Hacker News new | comments | ask | show | jobs | submit login
DOI use on Reddit – results from recent dump (crossref.org)
24 points by afandian on Oct 1, 2015 | hide | past | web | favorite | 18 comments



Please correct me if I'm wrong, but based on the author's descriptions of DOIs, they're not completely linkrot-proof. The issue is that it's just a link. The link itself could disappear or the publisher or even the metadata itself. I don't know what steps publications take to preserve DOI's but it sound like on their own they only protect against page moves. To really combat linkrot you need to provide as much metadata as possible, mainly title and authors but other data could also help tracking stuff down. Lastly even if you figure out what the DOI points to, the pdf might be gone; that's why archiving services like the wayback machine or webcite are so important. I'm glad they're doing something about it though; I find that a lot of my bookmarks 404 after only a few months. Webmasters need to realize that a URL is just like an address and that you need to set up a forwarding address.


Author here. You're not wrong. There's nothing magical about DOIs or everyone would use them for everything and there would be no link rot.

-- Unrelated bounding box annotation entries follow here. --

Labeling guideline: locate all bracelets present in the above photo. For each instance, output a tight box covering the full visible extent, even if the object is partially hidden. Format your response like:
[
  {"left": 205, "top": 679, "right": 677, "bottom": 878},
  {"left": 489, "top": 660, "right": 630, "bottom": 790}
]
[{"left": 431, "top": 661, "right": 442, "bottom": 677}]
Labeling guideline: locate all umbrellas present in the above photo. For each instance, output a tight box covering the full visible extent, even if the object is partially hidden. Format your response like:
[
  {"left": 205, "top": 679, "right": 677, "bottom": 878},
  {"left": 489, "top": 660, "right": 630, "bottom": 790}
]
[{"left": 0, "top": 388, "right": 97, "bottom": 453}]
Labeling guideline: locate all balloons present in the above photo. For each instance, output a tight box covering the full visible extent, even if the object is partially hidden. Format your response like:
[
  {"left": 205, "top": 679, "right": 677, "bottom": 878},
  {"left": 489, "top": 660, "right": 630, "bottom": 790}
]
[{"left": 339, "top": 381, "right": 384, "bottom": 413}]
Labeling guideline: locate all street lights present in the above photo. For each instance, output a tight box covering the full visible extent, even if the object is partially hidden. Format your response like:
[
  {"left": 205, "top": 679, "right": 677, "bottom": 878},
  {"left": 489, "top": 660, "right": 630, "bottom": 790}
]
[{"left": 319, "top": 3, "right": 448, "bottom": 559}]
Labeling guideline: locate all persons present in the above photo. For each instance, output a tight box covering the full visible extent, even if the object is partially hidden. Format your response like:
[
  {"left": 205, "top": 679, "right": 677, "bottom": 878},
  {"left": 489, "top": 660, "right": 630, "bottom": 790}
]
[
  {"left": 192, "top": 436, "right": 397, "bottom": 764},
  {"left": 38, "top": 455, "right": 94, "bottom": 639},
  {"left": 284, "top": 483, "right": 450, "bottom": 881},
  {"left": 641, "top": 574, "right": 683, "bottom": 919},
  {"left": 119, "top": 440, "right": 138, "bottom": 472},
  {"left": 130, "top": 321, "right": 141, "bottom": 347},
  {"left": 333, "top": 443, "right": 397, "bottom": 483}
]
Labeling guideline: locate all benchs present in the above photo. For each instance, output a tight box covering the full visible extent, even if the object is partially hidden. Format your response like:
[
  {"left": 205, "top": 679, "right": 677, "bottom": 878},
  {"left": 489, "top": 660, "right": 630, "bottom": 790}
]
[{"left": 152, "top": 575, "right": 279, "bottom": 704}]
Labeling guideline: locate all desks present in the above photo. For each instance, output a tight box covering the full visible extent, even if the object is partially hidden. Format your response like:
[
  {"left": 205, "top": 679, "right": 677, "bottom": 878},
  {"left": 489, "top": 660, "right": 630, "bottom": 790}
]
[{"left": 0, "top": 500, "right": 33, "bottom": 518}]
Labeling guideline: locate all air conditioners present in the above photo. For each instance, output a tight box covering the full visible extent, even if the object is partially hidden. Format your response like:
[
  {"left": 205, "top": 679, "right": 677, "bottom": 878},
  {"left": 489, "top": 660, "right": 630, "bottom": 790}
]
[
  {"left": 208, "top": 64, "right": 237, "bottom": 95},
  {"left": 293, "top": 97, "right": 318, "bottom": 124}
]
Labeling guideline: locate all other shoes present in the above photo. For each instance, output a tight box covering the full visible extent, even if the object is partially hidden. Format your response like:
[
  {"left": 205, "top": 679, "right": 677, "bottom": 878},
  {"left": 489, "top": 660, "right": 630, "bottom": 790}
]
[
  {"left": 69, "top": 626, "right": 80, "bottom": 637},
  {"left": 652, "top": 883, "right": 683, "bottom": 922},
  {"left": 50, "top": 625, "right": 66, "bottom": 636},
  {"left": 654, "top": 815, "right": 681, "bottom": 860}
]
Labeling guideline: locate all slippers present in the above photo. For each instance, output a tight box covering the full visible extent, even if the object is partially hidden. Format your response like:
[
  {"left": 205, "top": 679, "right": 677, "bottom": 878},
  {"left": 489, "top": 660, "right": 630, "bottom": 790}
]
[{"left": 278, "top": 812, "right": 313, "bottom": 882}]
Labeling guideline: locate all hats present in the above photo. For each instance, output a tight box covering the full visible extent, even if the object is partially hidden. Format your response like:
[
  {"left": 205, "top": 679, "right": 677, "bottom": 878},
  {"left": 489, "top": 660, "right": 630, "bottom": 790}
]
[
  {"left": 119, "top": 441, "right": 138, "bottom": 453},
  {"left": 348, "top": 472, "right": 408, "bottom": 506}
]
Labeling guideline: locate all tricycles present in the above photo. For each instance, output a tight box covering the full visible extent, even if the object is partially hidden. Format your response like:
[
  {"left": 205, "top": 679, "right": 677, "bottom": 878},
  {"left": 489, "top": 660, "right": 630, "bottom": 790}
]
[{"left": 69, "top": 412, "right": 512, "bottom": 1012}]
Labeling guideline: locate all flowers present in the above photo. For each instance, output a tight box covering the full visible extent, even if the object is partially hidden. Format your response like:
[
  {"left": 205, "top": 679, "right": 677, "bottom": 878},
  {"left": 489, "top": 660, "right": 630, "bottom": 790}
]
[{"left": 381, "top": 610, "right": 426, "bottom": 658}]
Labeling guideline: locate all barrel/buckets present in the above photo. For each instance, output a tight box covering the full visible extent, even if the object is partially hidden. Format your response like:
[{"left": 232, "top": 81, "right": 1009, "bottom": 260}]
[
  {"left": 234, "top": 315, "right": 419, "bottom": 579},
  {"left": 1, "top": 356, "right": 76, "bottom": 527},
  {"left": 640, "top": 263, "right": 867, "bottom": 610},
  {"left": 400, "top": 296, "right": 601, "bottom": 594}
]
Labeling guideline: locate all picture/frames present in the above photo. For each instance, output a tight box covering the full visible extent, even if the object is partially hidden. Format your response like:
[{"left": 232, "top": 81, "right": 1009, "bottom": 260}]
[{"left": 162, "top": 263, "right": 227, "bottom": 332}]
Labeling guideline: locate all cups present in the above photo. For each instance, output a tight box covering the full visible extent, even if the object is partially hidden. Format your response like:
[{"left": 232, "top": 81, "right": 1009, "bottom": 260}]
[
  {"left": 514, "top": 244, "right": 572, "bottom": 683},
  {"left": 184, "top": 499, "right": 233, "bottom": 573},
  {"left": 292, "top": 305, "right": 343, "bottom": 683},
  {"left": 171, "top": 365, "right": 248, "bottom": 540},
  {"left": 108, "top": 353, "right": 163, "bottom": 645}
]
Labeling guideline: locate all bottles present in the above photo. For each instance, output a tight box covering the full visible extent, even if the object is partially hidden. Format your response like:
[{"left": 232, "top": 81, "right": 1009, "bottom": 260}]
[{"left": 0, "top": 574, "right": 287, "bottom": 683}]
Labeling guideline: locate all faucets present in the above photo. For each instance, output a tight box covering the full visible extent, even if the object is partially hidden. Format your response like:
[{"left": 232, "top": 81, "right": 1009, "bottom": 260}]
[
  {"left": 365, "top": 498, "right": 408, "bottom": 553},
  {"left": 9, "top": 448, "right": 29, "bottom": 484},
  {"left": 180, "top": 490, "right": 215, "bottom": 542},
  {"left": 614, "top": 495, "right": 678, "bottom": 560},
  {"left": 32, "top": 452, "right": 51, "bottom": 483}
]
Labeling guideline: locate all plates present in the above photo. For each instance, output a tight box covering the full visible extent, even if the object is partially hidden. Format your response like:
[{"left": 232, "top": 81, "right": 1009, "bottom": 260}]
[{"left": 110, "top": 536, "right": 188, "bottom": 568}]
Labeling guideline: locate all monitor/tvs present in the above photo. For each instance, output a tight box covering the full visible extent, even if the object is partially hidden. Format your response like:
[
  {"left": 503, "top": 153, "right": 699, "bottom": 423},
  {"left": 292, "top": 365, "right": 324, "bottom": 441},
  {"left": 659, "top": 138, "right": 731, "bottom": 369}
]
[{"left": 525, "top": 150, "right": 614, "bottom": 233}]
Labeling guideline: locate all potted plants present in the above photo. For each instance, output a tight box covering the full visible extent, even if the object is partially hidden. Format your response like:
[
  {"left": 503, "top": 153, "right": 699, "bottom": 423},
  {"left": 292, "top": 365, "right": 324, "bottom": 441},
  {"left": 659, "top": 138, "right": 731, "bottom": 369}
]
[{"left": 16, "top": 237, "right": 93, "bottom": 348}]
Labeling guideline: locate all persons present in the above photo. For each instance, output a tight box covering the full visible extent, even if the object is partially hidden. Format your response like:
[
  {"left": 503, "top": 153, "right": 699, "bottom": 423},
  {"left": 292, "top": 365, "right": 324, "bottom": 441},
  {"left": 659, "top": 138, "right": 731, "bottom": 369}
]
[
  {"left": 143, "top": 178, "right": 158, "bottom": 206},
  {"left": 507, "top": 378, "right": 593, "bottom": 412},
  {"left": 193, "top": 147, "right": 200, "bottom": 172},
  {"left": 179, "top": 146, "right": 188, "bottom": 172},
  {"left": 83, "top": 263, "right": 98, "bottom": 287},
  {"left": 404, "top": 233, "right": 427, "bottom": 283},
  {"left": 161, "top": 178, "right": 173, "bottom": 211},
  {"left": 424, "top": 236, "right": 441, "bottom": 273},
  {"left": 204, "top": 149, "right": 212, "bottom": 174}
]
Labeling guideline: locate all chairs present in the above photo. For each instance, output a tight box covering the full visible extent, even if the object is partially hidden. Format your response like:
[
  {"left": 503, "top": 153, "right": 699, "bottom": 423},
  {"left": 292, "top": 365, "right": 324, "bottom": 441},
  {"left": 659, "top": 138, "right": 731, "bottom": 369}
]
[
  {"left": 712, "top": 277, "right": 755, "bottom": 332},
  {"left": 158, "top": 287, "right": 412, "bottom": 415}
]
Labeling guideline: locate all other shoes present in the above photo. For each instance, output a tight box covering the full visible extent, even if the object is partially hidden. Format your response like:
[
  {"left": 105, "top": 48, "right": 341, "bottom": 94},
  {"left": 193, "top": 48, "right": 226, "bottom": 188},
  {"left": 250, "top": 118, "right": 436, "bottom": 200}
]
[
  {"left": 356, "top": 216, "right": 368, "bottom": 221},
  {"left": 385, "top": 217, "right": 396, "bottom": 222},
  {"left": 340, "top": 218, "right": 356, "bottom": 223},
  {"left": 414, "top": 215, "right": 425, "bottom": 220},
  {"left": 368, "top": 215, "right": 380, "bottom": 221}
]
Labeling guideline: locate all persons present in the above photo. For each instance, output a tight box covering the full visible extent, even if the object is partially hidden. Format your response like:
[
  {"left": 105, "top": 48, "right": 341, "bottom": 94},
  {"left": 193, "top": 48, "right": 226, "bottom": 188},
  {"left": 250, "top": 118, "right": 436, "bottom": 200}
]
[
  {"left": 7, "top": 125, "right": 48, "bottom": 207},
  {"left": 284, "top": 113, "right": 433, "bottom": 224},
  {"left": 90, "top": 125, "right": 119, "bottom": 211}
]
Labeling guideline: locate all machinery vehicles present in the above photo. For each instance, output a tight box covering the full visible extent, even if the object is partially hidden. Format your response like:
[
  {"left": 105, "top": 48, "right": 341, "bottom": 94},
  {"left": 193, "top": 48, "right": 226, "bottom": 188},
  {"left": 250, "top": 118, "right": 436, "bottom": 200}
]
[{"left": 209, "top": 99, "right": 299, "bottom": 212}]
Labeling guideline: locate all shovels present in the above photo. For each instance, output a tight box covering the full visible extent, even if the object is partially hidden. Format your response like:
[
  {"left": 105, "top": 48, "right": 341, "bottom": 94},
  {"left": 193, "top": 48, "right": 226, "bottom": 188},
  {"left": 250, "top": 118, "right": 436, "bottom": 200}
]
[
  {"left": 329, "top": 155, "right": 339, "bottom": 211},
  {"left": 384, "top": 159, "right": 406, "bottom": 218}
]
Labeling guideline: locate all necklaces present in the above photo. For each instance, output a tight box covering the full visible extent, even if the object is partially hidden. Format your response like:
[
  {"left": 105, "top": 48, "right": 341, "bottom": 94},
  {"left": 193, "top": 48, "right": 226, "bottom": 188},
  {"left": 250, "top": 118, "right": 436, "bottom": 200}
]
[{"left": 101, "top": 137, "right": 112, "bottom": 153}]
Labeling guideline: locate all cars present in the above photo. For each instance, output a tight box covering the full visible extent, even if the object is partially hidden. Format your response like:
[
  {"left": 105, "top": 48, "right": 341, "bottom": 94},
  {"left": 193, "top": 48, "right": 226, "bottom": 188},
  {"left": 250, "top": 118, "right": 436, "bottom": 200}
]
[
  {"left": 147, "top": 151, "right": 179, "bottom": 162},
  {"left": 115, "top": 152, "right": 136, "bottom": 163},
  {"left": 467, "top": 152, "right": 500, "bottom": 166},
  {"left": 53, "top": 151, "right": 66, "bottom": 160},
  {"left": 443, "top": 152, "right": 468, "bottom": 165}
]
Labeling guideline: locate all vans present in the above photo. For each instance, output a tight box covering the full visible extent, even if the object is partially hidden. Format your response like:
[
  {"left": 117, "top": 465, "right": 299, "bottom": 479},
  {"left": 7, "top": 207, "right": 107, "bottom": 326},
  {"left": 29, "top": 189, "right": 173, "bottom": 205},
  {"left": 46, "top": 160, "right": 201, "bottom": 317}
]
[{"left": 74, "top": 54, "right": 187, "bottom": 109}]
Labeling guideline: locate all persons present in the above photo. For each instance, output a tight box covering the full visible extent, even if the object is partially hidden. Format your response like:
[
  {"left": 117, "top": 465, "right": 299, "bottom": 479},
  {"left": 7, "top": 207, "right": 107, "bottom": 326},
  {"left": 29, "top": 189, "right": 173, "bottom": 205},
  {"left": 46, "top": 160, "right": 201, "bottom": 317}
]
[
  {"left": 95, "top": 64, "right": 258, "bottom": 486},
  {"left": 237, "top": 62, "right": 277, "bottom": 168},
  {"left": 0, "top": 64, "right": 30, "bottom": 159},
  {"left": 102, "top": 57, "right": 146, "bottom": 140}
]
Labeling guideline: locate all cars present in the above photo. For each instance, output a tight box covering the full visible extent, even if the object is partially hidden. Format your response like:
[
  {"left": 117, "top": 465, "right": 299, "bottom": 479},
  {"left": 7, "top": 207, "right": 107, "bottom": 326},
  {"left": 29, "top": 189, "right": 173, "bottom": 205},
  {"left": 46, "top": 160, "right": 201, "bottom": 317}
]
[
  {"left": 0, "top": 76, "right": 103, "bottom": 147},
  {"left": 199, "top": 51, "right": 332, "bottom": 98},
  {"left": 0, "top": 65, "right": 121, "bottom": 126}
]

You can only update links if you know when and where things are moving, and you're still around to do it.

Scholarly publishing is an area where documents need to stick around for a long time, be able to be cited in a well-understood way, etc etc.

Crossref is an trade association of scholarly publishers, formed to solve exactly this problem. Part of the deal when a publisher joins Crossref is an obligation to keep the links up to date and a plan for what happens if the publisher suddenly vanishes into thin air.

Initiatives like CLOCKSS address the archiving question http://www.clockss.org/clockss/Home . The CLOCKSS homepage has a good overview.

And to the 'tracking stuff down' point, the DOI is resolvable (i.e. a link you can click) but it's also an ID that you can look up in a database. DOIs predate the web and may live longer than it. Having a single, 'official' ID (whatever it looks like) is better than searching by metadata.


> Having a single, 'official' ID (whatever it looks like) is better than searching by metadata.

As someone who works with scholarly data, having IDs for things is absolutely invaluable. There's a lot you can do with DOIs quickly and easily that would be prohibitively difficult if you had to use human-added metadata.


> An obligation to keep the links up to date and a plan for what happens if the publisher suddenly vanishes into thin air.

It's good to hear that scholars are getting together and trying to mitigate the volatility of URLs. I'll definitely need to read more on the subject to understand the pros and cons so thank you for your introduction in the article; many specialist blogs tend to only write for their specific audience. It seems like DOIs are an ample solution as long as they aren't a single point of failure.



Sorry, but what is DOI?


As described in the blog post (although not fully).

A DOI is a Digital Object Identifier.

A digital object is something like a scholarly article. People need to be able to find it by URL, cite it, and refer to it with an ID. The URL is no good because it could change. If you cite a URL and it 404s in a few years time, that's link rot.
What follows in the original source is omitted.